● **REQUEST**:
Lay out the part of the records below that opens with the line containing "From the given items" and runs through the end as a JSON list of strings, one string per line, with blank lines left out.
* Start RECORDS TO PROCESS *
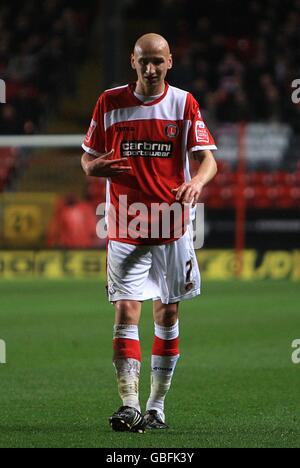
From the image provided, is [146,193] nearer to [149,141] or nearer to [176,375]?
[149,141]

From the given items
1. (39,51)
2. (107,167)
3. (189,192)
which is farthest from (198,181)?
(39,51)

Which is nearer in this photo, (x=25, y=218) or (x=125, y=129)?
(x=125, y=129)

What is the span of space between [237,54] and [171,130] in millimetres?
19837

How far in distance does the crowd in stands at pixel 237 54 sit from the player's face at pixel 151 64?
650 inches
* End RECORDS TO PROCESS *
● **THE RESULT**:
[
  "From the given items",
  "1. (39,51)",
  "2. (107,167)",
  "3. (189,192)",
  "which is farthest from (198,181)?",
  "(39,51)",
  "Which is nearer in this photo, (x=25, y=218) or (x=125, y=129)?",
  "(x=125, y=129)",
  "What is the span of space between [237,54] and [171,130] in millimetres?",
  "19837",
  "How far in distance does the crowd in stands at pixel 237 54 sit from the player's face at pixel 151 64?",
  "650 inches"
]